_原文抜粋_

|---|

未販売の稀少品 マリ=ベルナール修道士作 《めでたし、聖寵充ち満てるマリア》 フランスの美麗アンティーク・メダイユ たいへん大きな作例 直径 40.9 mm 1960年代
突出部分を除く直径 40.9 mm 最大の厚さ 4.3 mm
重量 28.9 g
受胎告知及び執り成しの聖母を主題に制作された片面のメダイユ。直径四センチメートルを超えるたいへん大きなサイズです。本品の重量 28.9グラムは五百円硬貨四枚分強に相当し、手に取るとしっかりとした重みを感じます。
本品の材質はフランス語でアルジャンタン(仏 argentan)またはマユショル(仏 maillechort)と呼ぶ銀色の合金です。アルジャンタン(マユショル)は摩耗や腐食に強く、銀のような変色も起こしません。製造国を示すフランス(FRANCE)の文字が、上部に突出した環状部分に刻印されています。
メダイユ中央の紡錘形部分には、聖母マリアを浮き彫りで表します。紡錘形部分と円形の外周の間には、アヴェ、マリア・グラティアー・プレーナ(羅 AVE
MARIA GRATIA PLENA)すなわち「めでたし、恩寵に満てるマリアよ」という天使祝詞の一節が、読みやすい文字のラテン語で刻まれでいます。文字を除く上下部分には並行する畝または筋が刻まれ、マンドルラ(伊
mandorla 紡錘形の身光)から外に向けて発出する光を思わせます。
ガブリエルから受胎(妊娠)を告げられたとき、マリアは十三歳ぐらいの少女でした。しかしながら伝統的図像表現において、マリアは精神的成熟を可視化するために、しばしば実年齢よりも年上の大人として描かれます。本品もそのような作例の一つで、マンドルラ内部で祈るマリアの横顔は実際の年齢よりもずっと大人びて見えます。
本品のマリアはロザリオを手に祈っています。
最も普通に使われるロザリオは天使祝詞を唱えるための数珠です。しかるに天使祝詞はマリアに執り成しを求める祈りです。それゆえマリア自身が天使祝詞を唱えているように見える本品の図柄に違和感を覚える方もおられるでしょう。しかしながら本品のマリアが手にしているロザリオは天上の聖徒による執り成しの象徴であり、現代のロザリオとは意味合いが異なります。
現代のようなロザリオは十三世紀にシトー会で考案され、百五十回の天使の挨拶(天使祝詞の前半)または主祷文(主の祈り)を唱えるのに使われました。しかるに百五十回の定型を繰り返す祈り方は、十世紀に創立されたクリュニー会(ベネディクト会クリュニー修道院)に起源を遡ります。

|---|

_演習データ_
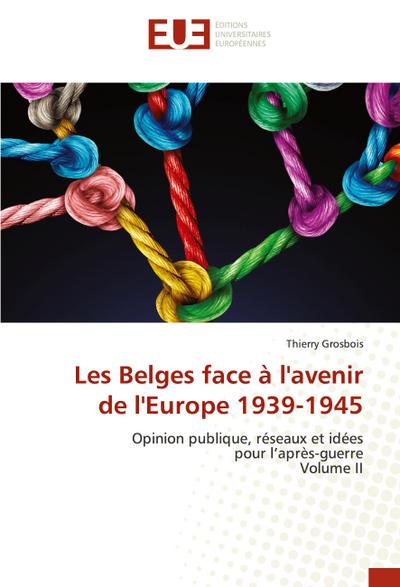 Les Belges face à l’avenir de l’Europe 1939-1945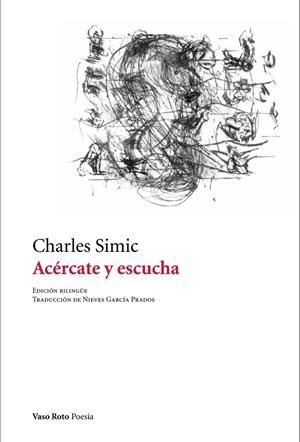 ACÉRCATE Y ESCUCHA | 9788412163827 | SIMIC, CHARLES | Galatea Llibres | Librería online de Reus, Tarragona | Comprar libros en catalán y castellano online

|---|

_必須課題_
**A.** メダイユの解説文によると、製造国を示す「FRANCE」の文字はどこに刻印されているか。
**B.** メダイユの解説文を、最後の文のあとから書き継ぐこと。

_解答一覧_
**A.** 上部に突出した環状部分に刻印されている。

**B.**
クリュニー(Cluny ブルゴーニュ=フランシュ=コンテ地域圏ソーヌ=エ=ロワール県)はフランス東部にある小さな町です。910年、ここに創立されたベネディクト会クリュニー修道院はクリュニー会の本院となり、西ヨーロッパ各国に千を超える支部修道院を置いて、絶大な勢力を誇りました。
クリュニー修道院では修道士たち、修道女たちによる祈りの合唱を重視し、修道院を現世における天国にしようと考えました。「ヨハネの黙示録」五章九節ではテトラモルフと二十四人の長老が、十四章三節では十四万四千人の聖徒たちが、十五章三節及び四節では二匹の獣とその像及び獣の名の数字に勝った者たちが、祈りつつ讃美の歌を歌っています。クリュニー修道院ではこれらの聖句を解釈して、天国では諸聖人と天使たちが常に神を讃美しつつ、すべての人のために執り成しの祈りを捧げていると考えました。
クリュニーでは修道士、修道女をそれぞれ二つのグループに分けました。すなわち肉体労働に携わるグループと、祈りに専念するグループです。後者に属する修道士および修道女はラテン語「詩編」百五十編を毎日合唱し、修道院内に天上のエルサレムを先取りしました。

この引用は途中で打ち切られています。